Lei arriva. Prende una mela da sotto il suo naso, e con aria divertita gliela mette in mano.
Sì, ho dato per scontato che quello incantato fosse un uomo. A volte gli stereotipi possono essere molto utili a rendere l’idea.
Non vedi, perché credi che non ci sia.
Il nostro cervello è coerente con l’aspettativa derivante dalla convinzione.
Accade perché mi aspetto che accada.
Che tu creda o meno di essere timido, non ha molta importanza.
Sarai coerente con la sensazione di certezza che hai in merito a chi sei.

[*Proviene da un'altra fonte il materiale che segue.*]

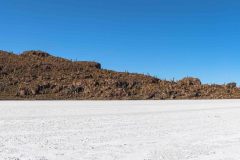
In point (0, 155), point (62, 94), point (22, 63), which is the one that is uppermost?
point (22, 63)

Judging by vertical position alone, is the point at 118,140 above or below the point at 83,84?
below

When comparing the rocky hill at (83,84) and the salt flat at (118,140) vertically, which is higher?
the rocky hill at (83,84)

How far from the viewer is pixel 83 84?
34094 millimetres

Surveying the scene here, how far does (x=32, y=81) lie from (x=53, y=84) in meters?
2.30

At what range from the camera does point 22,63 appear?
131 ft

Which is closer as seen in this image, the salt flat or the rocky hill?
the salt flat

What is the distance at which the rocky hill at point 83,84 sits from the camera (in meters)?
31.9

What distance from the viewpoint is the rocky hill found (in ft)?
105

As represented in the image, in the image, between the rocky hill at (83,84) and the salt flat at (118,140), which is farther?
the rocky hill at (83,84)

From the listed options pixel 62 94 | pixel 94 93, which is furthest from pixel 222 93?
pixel 62 94

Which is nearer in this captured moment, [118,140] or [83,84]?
[118,140]

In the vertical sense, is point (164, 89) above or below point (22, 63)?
below

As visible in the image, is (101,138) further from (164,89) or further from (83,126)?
(164,89)

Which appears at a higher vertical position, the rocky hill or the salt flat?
the rocky hill
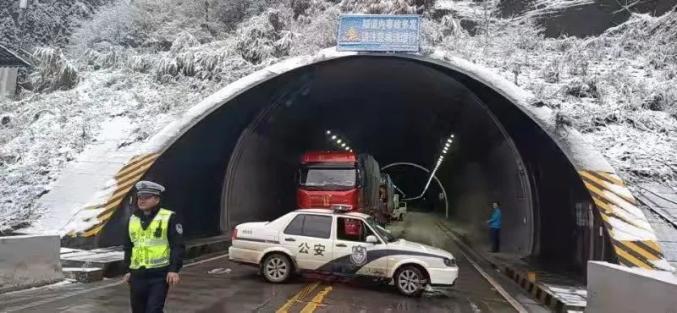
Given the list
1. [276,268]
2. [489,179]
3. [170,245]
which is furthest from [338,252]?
[489,179]

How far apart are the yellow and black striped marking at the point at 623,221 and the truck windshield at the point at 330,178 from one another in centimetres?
923

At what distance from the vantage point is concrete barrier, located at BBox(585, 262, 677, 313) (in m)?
6.25

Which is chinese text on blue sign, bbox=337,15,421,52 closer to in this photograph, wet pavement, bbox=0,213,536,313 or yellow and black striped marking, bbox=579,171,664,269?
yellow and black striped marking, bbox=579,171,664,269

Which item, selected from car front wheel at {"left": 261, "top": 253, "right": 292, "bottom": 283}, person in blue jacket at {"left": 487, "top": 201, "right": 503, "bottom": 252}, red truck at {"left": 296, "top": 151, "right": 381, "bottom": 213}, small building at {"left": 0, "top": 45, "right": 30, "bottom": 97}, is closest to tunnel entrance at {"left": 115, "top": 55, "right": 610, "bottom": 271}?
person in blue jacket at {"left": 487, "top": 201, "right": 503, "bottom": 252}

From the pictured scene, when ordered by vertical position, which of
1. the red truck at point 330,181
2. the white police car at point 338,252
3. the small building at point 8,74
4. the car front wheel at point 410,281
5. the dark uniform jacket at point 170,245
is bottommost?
the car front wheel at point 410,281

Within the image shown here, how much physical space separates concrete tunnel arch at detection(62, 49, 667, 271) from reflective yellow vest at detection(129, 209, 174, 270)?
30.1ft

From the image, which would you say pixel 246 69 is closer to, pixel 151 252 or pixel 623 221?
pixel 623 221

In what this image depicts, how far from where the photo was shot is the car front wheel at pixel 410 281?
11.2 m

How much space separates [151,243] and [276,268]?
6.69m

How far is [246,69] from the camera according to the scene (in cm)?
2623

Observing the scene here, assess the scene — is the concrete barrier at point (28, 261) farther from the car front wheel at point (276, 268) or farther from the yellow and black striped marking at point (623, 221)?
the yellow and black striped marking at point (623, 221)

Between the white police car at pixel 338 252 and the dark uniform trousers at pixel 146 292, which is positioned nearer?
the dark uniform trousers at pixel 146 292

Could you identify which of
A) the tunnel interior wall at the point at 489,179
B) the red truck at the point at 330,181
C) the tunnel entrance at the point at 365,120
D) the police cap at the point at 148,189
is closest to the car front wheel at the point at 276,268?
the tunnel entrance at the point at 365,120

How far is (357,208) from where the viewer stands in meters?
20.7
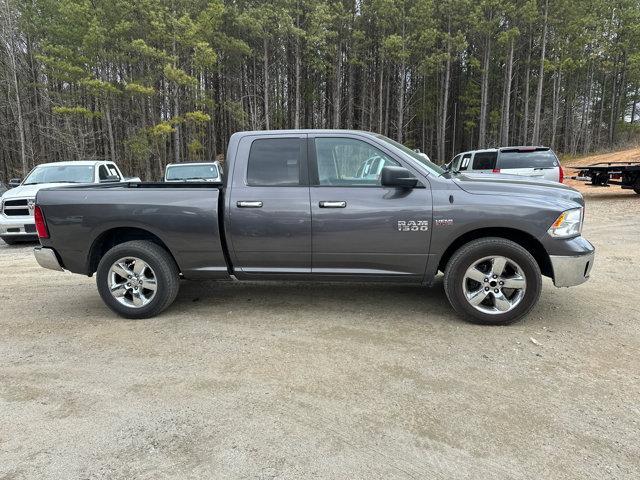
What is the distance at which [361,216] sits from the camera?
13.9ft

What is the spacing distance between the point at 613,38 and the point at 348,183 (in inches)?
1640

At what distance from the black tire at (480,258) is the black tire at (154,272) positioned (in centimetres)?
282

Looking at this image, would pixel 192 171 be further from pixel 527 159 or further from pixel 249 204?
pixel 527 159

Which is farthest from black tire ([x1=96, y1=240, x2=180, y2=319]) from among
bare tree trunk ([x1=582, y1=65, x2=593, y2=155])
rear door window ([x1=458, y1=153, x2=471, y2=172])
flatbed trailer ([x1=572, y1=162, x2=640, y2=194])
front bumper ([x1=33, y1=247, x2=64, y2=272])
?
bare tree trunk ([x1=582, y1=65, x2=593, y2=155])

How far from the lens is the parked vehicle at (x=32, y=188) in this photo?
9305mm

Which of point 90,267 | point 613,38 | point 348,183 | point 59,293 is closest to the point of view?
point 348,183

Una convinzione è una sensazione di certezza riguardo a qualcosa o a qualcuno. Agisce in qualità di filtro percettivo e comportamentale.
Quando crediamo fermamente in qualcosa, impartiamo al nostro sistema nervoso istruzioni specifiche su come interpretare quello che ci accade, e come agire di conseguenza.
Le convinzioni possono aiutarti o meno a esprimere comportamenti efficaci perché sono in grado di attivare la tua capacità di imparare.
Ora che hai questa nuova consapevolezza, pensa a come puoi sfruttare a tuo favore il potere delle convinzioni, e farne uno straordinario strumento di crescita.
Quali comportamenti efficaci vuoi far tuoi?